2. "Dinorah, Dinorah"

- 7-inch, UK (Qwest/Warner Bros.)
3. "Give Me the Night"
4. "Breezin'"

- 12-inch, US (Warner Bros.)
5. "Give Me the Night" (long version)
6. "The World Is a Ghetto"
7. "Breezin'"

==Personnel==
- George Benson – guitar, lead vocals
- Lee Ritenour – guitar
- Abraham Laboriel – bass guitar
- John Robinson – drums
- Herbie Hancock – electric piano
- Richard Tee – synthesizer bass
- Michael Boddicker – synthesizer
- Paulinho da Costa – percussion
- Patti Austin, Diva Gray, Jocelyn Brown, Tom Bahler, Jim Gilstrap – background vocals
- Jerry Hey – trumpet, string and horn arrangements
- Kim Hutchcroft, Larry Williams – saxophone, flute
- Quincy Jones – producer, rhythm arrangements
- Rod Temperton – songwriter, rhythm and vocal arrangements

==Charts==

===Weekly charts===

| Chart (1980) | Peak position |
|---|---|
| Australia (Kent Music Report) | 10 |
| Belgium (Ultratop 50 Flanders) | 11 |
| Canada Top Singles (RPM) | 22 |
| France (IFOP) | 3 |
| Ireland (IRMA) | 15 |
| Netherlands (Dutch Top 40) | 8 |
| Netherlands (Single Top 100) | 9 |
| New Zealand (Recorded Music NZ) | 4 |
| Norway (VG-lista) | 8 |
| South Africa (Springbok Radio) | 5 |
| Switzerland (Schweizer Hitparade) | 7 |
| UK Singles (OCC) | 7 |
| US Billboard Hot 100 | 4 |
| US Hot Disco Singles (Billboard) | 2 |
| US Hot Soul Singles (Billboard) | 1 |
| US Adult Contemporary (Billboard) | 26 |
| US Cash Box Top 100 | 6 |
| US Record World Singles | 6 |

===Year-end charts===

| Chart (1980) | Rank |
|---|---|
| Australia (Kent Music Report) | 91 |
| Belgium (Ultratop 50 Flanders) | 86 |
| Netherlands (Dutch Top 40) | 83 |
| Netherlands (Single Top 100) | 72 |
| US Billboard Hot 100 | 91 |
| US Cash Box Top 100 | 41 |

==Certifications==

| Region | Certification | Certified units/sales |
| New Zealand (RMNZ) | Gold | 10,000^{*} |
| United Kingdom (BPI) | Gold | 400,000^{‡} |
^{*} Sales figures based on certification alone. ^{‡} Sales+streaming figures based on certification alone.

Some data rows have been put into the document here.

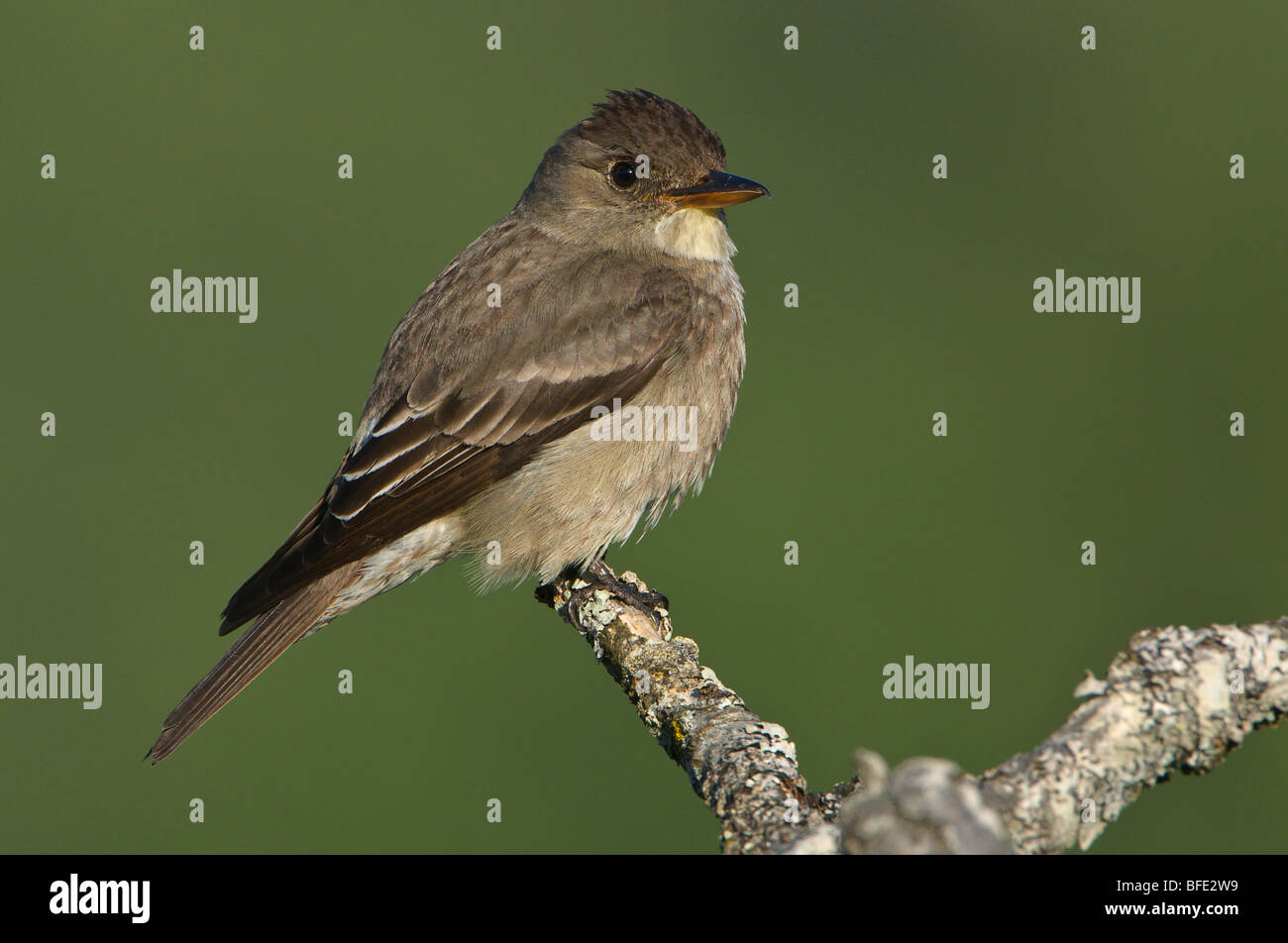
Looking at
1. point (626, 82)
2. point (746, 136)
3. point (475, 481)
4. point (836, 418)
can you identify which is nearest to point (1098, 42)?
point (746, 136)

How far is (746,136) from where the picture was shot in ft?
42.8

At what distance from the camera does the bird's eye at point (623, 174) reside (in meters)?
6.91

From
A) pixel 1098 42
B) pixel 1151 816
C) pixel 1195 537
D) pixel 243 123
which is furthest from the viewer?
pixel 1098 42

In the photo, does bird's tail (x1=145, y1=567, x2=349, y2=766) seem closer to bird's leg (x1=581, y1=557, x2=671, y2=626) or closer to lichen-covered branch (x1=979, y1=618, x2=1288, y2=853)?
bird's leg (x1=581, y1=557, x2=671, y2=626)

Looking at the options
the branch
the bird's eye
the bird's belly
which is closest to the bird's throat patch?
the bird's eye

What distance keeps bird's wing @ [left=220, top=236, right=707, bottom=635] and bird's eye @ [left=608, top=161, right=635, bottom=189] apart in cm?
50

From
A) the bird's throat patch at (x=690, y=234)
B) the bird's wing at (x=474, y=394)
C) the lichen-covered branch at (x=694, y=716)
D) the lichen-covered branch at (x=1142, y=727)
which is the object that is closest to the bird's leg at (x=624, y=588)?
the lichen-covered branch at (x=694, y=716)

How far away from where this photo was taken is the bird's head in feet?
22.3

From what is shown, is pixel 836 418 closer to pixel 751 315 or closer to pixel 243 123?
pixel 751 315

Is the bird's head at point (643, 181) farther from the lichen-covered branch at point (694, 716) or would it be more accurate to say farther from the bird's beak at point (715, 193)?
the lichen-covered branch at point (694, 716)

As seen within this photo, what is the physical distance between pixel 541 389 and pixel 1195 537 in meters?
5.79

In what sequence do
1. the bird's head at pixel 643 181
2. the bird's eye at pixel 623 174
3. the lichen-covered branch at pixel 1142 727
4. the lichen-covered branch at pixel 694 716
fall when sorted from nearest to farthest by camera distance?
1. the lichen-covered branch at pixel 1142 727
2. the lichen-covered branch at pixel 694 716
3. the bird's head at pixel 643 181
4. the bird's eye at pixel 623 174

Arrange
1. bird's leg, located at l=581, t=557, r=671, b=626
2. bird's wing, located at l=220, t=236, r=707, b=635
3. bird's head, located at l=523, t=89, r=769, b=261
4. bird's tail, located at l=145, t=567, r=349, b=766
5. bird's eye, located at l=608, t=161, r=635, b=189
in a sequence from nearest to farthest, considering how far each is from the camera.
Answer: bird's tail, located at l=145, t=567, r=349, b=766 → bird's wing, located at l=220, t=236, r=707, b=635 → bird's leg, located at l=581, t=557, r=671, b=626 → bird's head, located at l=523, t=89, r=769, b=261 → bird's eye, located at l=608, t=161, r=635, b=189

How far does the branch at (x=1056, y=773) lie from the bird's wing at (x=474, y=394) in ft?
7.82
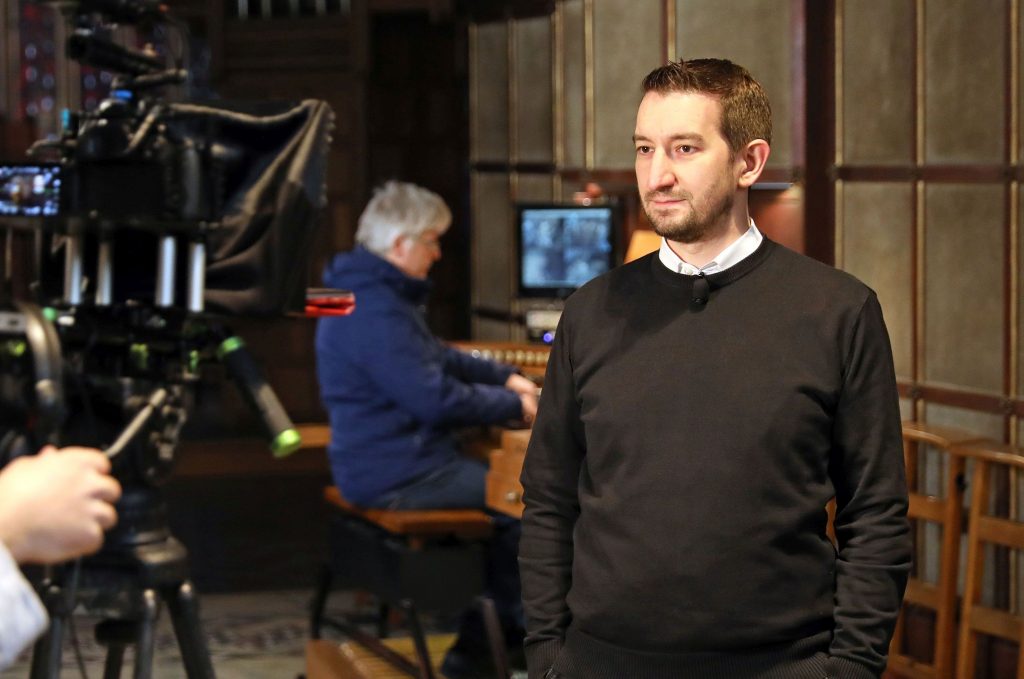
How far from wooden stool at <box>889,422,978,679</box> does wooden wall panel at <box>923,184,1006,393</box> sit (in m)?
0.18

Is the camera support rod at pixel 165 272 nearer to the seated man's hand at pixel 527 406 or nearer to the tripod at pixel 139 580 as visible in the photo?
the tripod at pixel 139 580

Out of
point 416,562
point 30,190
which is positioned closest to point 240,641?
point 416,562

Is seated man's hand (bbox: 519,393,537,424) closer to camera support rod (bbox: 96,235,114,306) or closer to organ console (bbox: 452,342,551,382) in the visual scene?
organ console (bbox: 452,342,551,382)

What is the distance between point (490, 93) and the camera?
27.7 feet

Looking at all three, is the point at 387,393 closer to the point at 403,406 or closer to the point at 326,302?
the point at 403,406

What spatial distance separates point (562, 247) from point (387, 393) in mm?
1977

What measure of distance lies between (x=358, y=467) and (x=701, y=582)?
285cm

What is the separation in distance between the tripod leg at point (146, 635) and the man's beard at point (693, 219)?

==Randy Crawford version==

In 1995, American jazz and R&B singer Randy Crawford recorded a cover version of "Give Me the Night" which appeared on her 12th album, Naked and True (1995). It was produced by Ralf Droesemeyer and released as a single by WEA. Compared to the original, which is a post-disco song, Crawford's version is a deep house song. In addition to the studio album, it is also included on The Best of Randy Crawford & Friends and Brigitte Musik – Jazz For Dinner 4 compilations. The bridge is not sung in this version.

===Critical reception===
Pan-European magazine Music & Media wrote, "George Benson's biggest hit, dusted off with an oldfashioned disco groove that will keep your feet tapping and your hips shaking. The jazzy guitar solo in this Radio Mix equals Benson's own fluid style. Big in the German club charts and receiving steady airplay in France."

===Charts===

| Chart (1996–97) | Peak position |
|---|---|
| UK Singles (OCC) | 60 |
| US R&B Singles (Billboard) | 47 |
| US Dance/Club Play Singles (Billboard) | 39 |

==Uses and samples==
- The song is used as a sample in "Je danse le Mia" by French hip hop band IAM.
- The song is parodied as "Le Casse de Brice" in the French film Brice de Nice.